BEGIN Data rows
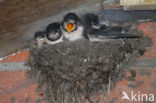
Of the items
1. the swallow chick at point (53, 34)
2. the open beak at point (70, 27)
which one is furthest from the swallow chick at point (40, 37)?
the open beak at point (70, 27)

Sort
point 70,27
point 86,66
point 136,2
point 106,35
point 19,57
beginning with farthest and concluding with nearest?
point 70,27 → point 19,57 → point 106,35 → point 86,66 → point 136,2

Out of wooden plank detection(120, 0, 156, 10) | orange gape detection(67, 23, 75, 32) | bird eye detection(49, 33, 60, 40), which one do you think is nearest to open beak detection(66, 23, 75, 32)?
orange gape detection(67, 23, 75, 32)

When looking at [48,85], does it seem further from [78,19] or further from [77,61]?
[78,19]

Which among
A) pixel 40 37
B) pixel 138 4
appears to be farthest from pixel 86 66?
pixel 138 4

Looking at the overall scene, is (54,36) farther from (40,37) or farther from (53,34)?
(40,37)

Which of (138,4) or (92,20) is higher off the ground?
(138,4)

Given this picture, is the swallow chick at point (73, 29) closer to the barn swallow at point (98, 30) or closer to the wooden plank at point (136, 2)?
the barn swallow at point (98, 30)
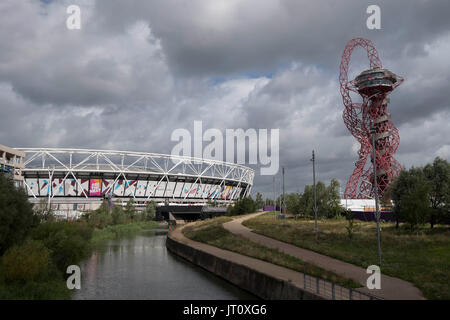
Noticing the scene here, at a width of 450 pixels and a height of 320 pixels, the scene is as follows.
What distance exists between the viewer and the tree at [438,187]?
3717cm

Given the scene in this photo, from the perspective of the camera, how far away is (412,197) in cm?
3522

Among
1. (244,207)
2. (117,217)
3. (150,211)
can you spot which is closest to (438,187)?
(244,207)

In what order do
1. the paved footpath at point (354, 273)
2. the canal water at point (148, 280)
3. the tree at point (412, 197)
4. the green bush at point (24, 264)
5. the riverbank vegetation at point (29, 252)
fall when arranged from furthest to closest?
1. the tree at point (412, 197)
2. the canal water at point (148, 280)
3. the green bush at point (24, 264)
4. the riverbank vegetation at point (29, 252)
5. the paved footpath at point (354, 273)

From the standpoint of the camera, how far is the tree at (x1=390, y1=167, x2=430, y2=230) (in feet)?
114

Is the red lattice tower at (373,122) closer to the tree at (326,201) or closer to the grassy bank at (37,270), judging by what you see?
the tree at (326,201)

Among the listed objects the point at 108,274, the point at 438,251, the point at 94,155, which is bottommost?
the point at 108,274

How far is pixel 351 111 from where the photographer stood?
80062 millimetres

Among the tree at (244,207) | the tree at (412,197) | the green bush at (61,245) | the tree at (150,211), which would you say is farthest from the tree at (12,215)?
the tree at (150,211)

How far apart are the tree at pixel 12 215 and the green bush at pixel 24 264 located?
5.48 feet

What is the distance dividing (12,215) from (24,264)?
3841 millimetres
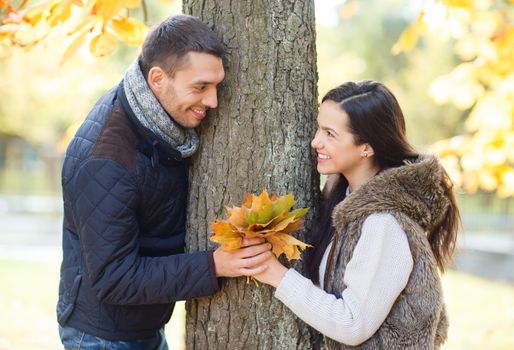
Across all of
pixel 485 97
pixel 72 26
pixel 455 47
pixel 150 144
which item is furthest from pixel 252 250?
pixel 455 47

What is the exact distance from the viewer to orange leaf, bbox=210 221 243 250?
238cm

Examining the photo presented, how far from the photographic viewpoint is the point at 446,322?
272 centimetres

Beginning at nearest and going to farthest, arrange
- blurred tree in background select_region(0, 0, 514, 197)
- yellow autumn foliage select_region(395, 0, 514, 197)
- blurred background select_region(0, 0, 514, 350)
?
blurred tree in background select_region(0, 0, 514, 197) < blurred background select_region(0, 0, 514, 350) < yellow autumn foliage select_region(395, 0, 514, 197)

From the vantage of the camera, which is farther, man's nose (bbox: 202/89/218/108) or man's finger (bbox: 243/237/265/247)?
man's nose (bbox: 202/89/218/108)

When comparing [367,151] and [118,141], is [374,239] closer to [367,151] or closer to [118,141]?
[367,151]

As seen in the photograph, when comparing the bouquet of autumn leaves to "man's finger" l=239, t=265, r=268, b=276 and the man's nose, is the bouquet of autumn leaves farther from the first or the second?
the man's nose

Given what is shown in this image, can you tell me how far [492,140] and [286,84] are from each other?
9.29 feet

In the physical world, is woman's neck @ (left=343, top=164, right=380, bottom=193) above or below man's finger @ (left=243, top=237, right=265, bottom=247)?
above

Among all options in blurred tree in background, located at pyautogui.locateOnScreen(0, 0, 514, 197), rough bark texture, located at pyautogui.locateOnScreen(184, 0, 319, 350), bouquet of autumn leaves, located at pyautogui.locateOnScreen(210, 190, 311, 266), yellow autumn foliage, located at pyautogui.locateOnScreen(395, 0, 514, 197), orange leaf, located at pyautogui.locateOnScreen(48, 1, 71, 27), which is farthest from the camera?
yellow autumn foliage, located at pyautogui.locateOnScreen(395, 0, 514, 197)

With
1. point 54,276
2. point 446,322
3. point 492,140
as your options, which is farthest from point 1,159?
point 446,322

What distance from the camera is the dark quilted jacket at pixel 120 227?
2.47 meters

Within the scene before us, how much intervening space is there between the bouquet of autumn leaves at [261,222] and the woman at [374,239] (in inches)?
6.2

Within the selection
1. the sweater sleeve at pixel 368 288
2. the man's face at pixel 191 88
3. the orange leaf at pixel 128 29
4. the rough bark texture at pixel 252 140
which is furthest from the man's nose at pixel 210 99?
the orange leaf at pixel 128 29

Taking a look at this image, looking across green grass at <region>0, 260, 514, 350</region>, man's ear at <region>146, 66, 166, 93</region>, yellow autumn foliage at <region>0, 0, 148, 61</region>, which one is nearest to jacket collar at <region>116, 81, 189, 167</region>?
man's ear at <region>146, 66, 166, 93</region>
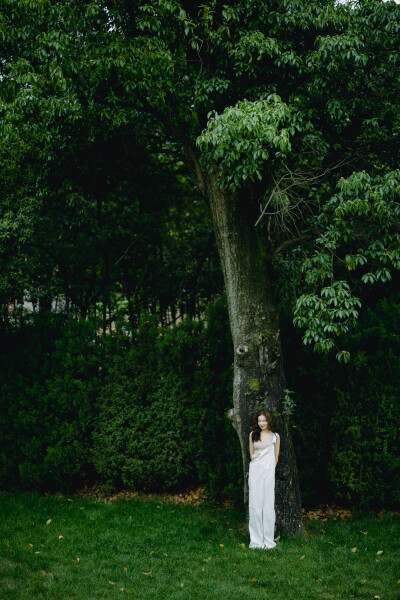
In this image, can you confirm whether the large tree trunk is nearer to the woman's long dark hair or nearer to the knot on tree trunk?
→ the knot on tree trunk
END Data rows
## Aim
Please rewrite all the records with "swallow chick" replaced by "nestling" and nothing else changed. Leave the pictures out of your answer.

## Correct result
Of the items
1. the nestling at point (53, 34)
2. the open beak at point (70, 27)
which one is furthest from the nestling at point (40, 37)?
the open beak at point (70, 27)

Sort
point 70,27
point 86,66
point 136,2
point 106,35
point 19,57
beginning with farthest and concluding with nearest?
point 70,27 → point 19,57 → point 106,35 → point 86,66 → point 136,2

Out of wooden plank detection(120, 0, 156, 10) | orange gape detection(67, 23, 75, 32) | bird eye detection(49, 33, 60, 40), which one do you think is nearest to open beak detection(66, 23, 75, 32)?
orange gape detection(67, 23, 75, 32)

When looking at [48,85], does it seem further from [78,19] or further from [77,61]?
[78,19]

Which among
A) pixel 40 37
B) pixel 138 4
appears to be farthest from pixel 86 66?
pixel 138 4

Looking at the overall scene, is (54,36) farther from (40,37) or farther from (53,34)?
(40,37)

Which of (138,4) or (92,20) is higher off the ground?
(138,4)

Given this picture, is the nestling at point (73, 29) closer to the barn swallow at point (98, 30) or closer to the wooden plank at point (136, 2)?
the barn swallow at point (98, 30)
Noticing the scene here, at a width of 450 pixels and a height of 320 pixels, the scene is as follows.
What distance exists between the viewer and the tree at [438,187]?
3717cm

Given the scene in this photo, from the perspective of the camera, how far away is (412,197) in cm?
3522

Among
1. (244,207)
2. (117,217)
3. (150,211)
can you spot which is closest to (438,187)?
(244,207)

In what order do
1. the paved footpath at point (354, 273)
2. the canal water at point (148, 280)
3. the tree at point (412, 197)
4. the green bush at point (24, 264)
5. the riverbank vegetation at point (29, 252)
fall when arranged from furthest to closest?
1. the tree at point (412, 197)
2. the canal water at point (148, 280)
3. the green bush at point (24, 264)
4. the riverbank vegetation at point (29, 252)
5. the paved footpath at point (354, 273)

From the standpoint of the camera, how far is the tree at (x1=390, y1=167, x2=430, y2=230) (in feet)?
114

Is the red lattice tower at (373,122) closer to the tree at (326,201) or closer to the grassy bank at (37,270), judging by what you see?
the tree at (326,201)

Among the listed objects the point at 108,274, the point at 438,251, the point at 94,155, which is bottommost?
the point at 108,274

How far is pixel 351 111 from where the photographer stood?
80062 millimetres

Among the tree at (244,207) | the tree at (412,197) | the green bush at (61,245) | the tree at (150,211), which would you say is farthest from the tree at (12,215)?
the tree at (150,211)

How far apart are the tree at pixel 12 215 and the green bush at pixel 24 264 located?
5.48 feet

What is the distance dividing (12,215) from (24,264)?
3841 millimetres
Across all of
pixel 485 97
pixel 72 26
pixel 455 47
pixel 150 144
which item is furthest from pixel 252 250?
pixel 455 47

What is the exact distance from the viewer to orange leaf, bbox=210 221 243 250?
238cm

Examining the photo presented, how far from the photographic viewpoint is the point at 446,322?
272 centimetres

Beginning at nearest and going to farthest, arrange
- blurred tree in background select_region(0, 0, 514, 197)
- yellow autumn foliage select_region(395, 0, 514, 197)
- blurred background select_region(0, 0, 514, 350)
?
blurred tree in background select_region(0, 0, 514, 197) < blurred background select_region(0, 0, 514, 350) < yellow autumn foliage select_region(395, 0, 514, 197)

From the vantage of the camera, which is farther, man's nose (bbox: 202/89/218/108) or man's finger (bbox: 243/237/265/247)?
man's nose (bbox: 202/89/218/108)

When comparing [367,151] and [118,141], is [374,239] closer to [367,151] or closer to [118,141]?
[367,151]

As seen in the photograph, when comparing the bouquet of autumn leaves to "man's finger" l=239, t=265, r=268, b=276 and the man's nose, is the bouquet of autumn leaves farther from the first or the second?
the man's nose

Given what is shown in this image, can you tell me how far [492,140] and [286,84] are from each other?
9.29 feet

In the physical world, is woman's neck @ (left=343, top=164, right=380, bottom=193) above or below man's finger @ (left=243, top=237, right=265, bottom=247)?
above

Among all options in blurred tree in background, located at pyautogui.locateOnScreen(0, 0, 514, 197), rough bark texture, located at pyautogui.locateOnScreen(184, 0, 319, 350), bouquet of autumn leaves, located at pyautogui.locateOnScreen(210, 190, 311, 266), yellow autumn foliage, located at pyautogui.locateOnScreen(395, 0, 514, 197), orange leaf, located at pyautogui.locateOnScreen(48, 1, 71, 27), which is farthest from the camera?
yellow autumn foliage, located at pyautogui.locateOnScreen(395, 0, 514, 197)

With
1. point 54,276
2. point 446,322
3. point 492,140
as your options, which is farthest from point 1,159?
point 446,322

What distance from the camera is the dark quilted jacket at pixel 120 227?
2.47 meters

Within the scene before us, how much intervening space is there between the bouquet of autumn leaves at [261,222] and the woman at [374,239] (in inches)?
6.2

Within the selection
1. the sweater sleeve at pixel 368 288
2. the man's face at pixel 191 88
3. the orange leaf at pixel 128 29
4. the rough bark texture at pixel 252 140
which is furthest from the man's nose at pixel 210 99?
the orange leaf at pixel 128 29

Taking a look at this image, looking across green grass at <region>0, 260, 514, 350</region>, man's ear at <region>146, 66, 166, 93</region>, yellow autumn foliage at <region>0, 0, 148, 61</region>, which one is nearest to jacket collar at <region>116, 81, 189, 167</region>?
man's ear at <region>146, 66, 166, 93</region>
In this image, can you confirm whether the large tree trunk is nearer to the woman's long dark hair or nearer to the knot on tree trunk?
→ the knot on tree trunk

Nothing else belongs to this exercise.